EXAMPLE OF GRAPH PRODUCED BY THE TOOL. OBSERVED AND MODELLED NO2 CONCENTRATIONS BY MONTH FOR A SPECIFIC YEAR AND STATION. THE GREEN LINE REPRESENTS MEASURED DATA AT A BACKGROUND STATION.

This page provides information on a tool designed for validation of results from the OSPM model (Operational Street Pollution Model). The tool is suitable for exploratory analysis of OSPM model performance.

The tool has the form of an Excel spreadsheet with macros, and it can produce a range of graphs and tables, which can help to verify whether the model yields the right result for the right reason.

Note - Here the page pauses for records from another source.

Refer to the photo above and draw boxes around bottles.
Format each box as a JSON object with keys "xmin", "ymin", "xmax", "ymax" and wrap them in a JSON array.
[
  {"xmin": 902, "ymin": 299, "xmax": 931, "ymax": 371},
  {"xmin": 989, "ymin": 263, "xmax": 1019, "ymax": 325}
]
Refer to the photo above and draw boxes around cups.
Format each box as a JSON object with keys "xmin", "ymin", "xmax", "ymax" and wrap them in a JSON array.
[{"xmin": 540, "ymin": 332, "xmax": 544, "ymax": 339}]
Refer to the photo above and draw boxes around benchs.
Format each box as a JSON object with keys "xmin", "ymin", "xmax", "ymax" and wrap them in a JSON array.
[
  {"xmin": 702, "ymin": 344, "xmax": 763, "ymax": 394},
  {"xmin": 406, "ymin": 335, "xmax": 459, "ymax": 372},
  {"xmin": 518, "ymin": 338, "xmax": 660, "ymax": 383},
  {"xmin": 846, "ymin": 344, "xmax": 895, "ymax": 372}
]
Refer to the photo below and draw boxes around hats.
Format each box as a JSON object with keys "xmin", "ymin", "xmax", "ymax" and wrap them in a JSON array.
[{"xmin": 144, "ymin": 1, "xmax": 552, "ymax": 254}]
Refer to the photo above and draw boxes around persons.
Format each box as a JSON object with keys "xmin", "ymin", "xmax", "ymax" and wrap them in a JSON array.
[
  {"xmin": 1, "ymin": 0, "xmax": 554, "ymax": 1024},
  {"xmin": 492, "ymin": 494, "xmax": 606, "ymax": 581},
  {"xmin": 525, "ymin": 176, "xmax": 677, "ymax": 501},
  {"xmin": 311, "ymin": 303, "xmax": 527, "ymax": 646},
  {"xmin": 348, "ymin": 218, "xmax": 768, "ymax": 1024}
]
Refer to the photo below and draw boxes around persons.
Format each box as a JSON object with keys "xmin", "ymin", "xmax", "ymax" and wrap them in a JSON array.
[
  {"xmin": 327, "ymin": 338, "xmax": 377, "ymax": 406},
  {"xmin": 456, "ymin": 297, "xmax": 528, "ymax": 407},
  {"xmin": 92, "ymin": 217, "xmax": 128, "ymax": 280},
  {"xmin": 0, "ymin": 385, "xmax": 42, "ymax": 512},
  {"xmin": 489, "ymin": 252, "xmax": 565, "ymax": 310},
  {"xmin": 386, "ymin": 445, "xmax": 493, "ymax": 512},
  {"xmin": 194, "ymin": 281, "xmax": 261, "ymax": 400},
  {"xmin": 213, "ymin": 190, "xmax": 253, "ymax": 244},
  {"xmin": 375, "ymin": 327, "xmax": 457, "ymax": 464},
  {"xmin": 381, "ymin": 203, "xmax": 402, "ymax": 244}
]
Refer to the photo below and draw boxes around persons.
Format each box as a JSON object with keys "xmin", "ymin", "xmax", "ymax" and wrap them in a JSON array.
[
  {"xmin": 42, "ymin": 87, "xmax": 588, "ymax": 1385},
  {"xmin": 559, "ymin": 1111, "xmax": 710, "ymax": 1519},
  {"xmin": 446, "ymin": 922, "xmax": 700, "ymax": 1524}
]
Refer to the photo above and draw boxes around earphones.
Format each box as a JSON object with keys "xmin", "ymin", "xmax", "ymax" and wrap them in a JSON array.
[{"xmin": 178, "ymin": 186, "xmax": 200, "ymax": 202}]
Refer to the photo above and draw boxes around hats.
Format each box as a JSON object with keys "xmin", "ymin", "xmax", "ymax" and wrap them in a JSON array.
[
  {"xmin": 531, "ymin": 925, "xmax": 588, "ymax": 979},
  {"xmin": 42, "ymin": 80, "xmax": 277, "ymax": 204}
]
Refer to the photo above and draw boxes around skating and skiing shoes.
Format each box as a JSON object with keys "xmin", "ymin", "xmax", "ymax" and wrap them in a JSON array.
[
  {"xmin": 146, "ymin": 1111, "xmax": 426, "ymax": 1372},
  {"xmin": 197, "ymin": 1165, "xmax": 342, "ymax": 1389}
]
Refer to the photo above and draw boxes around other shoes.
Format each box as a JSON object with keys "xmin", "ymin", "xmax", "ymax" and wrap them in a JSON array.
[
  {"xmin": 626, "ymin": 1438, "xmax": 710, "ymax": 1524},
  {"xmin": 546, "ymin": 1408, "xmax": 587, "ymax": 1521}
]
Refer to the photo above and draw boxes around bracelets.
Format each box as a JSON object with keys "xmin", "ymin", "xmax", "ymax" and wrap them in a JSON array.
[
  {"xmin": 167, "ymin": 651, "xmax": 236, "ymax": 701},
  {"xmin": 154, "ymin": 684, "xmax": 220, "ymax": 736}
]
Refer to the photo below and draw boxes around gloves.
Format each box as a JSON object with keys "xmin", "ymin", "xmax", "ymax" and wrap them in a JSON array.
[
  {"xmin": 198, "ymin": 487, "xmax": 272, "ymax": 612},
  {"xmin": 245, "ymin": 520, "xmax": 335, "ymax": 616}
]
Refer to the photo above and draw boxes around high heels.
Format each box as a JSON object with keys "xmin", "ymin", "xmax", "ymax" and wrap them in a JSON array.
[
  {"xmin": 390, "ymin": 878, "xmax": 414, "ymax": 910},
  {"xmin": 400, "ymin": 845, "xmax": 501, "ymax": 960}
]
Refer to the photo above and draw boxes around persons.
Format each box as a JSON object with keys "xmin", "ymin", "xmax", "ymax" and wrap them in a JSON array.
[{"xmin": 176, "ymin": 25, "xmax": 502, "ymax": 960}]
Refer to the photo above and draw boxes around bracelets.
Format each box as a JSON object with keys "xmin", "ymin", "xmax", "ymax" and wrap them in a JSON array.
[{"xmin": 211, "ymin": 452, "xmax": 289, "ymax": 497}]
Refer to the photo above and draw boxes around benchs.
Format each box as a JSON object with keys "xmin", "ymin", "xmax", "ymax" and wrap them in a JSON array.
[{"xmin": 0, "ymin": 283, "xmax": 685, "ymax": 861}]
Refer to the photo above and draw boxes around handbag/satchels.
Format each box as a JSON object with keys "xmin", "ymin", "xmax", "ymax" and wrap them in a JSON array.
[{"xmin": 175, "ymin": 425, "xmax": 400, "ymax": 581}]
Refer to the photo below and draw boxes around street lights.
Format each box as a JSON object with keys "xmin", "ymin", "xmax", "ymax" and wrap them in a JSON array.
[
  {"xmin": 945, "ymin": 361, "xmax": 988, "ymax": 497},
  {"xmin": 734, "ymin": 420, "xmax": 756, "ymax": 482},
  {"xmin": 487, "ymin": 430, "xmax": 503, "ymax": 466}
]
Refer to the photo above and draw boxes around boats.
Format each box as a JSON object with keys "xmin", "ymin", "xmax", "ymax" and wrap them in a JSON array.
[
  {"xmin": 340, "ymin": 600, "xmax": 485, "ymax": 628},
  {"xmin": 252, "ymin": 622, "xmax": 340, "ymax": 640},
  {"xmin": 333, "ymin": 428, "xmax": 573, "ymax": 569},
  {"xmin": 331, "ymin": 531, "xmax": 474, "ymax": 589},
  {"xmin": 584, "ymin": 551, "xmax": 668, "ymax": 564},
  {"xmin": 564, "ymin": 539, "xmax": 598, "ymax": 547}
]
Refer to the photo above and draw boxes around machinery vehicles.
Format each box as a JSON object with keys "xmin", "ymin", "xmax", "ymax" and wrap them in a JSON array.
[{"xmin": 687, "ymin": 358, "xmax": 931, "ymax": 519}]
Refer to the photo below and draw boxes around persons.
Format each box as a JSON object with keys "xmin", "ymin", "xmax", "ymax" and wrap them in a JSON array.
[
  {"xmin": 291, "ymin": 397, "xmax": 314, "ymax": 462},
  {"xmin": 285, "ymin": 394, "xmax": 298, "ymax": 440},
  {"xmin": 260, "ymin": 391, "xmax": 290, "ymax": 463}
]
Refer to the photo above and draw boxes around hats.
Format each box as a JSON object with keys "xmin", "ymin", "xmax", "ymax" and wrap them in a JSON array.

The following material is available:

  • A small nine-page Instruction Manual by Thor-Børn Ottosen and Matthias Ketzel from November 2014.
  • A four-page conference paper from 2011 describing the use of the tool: Tool for exploratory analysis of OSPM model performance for long time series. Matthias Ketzel, Steen Solvang Jensen, Ole Hertel, Thomas Ellermann, Helge Rørdam Olesen and Ruwim Berkowicz. Prepared for the 14th International Conference on Harmonisation within Atmospheric Dispersion Modelling for Regulatory Purposes. Kos, October 2011. Download paper (pdf format, 250 kB).
  • package with the tool, including the conference paper and the Readme file (12 MB).

The following excerpt from the conference paper outlines how the tool can be used:

The validation tool examines trends in observed and modelled annual averages, and produces scatter plots for hourly, diurnal and monthly mean concentrations of NOx, NO2, O3, PM10, PM2.5 as well as plots displaying concentrations as function of wind direction. In the present paper examples are presented of how this tool facilitates the exploratory data analysis of observations and model results. Further is demonstrated how the tool enables the user to identify both shortcomings in the model parameterisation and possible errors and uncertainties in the measured data.

The tool in the package includes some sample data (2 years of hourly data for one street monitoring station and a background station, and 17 years of yearly summarised data for the two stations). You can use to tool with these sample data to gain an impression of how it works.

If you wish to use the tool with your own data, the requirements are as follows

  • You should have an installation of Microsoft Excel. The tool has been developed with Excel 2003. It has not been thoroughly tested with newer versions of Excel, but appears to work with Excel 2010.
  • The tool makes use of macros, so your Excel security settings must enable macros.
  • You should have access to an installation of WinOSPM (see here). WinOSPM can produce output in Excel format which can be fed directly into the tool.
  • You should have access to monitoring data which can be compared to OSPM results.
  • You should be able to create input for the OSPM model and run it.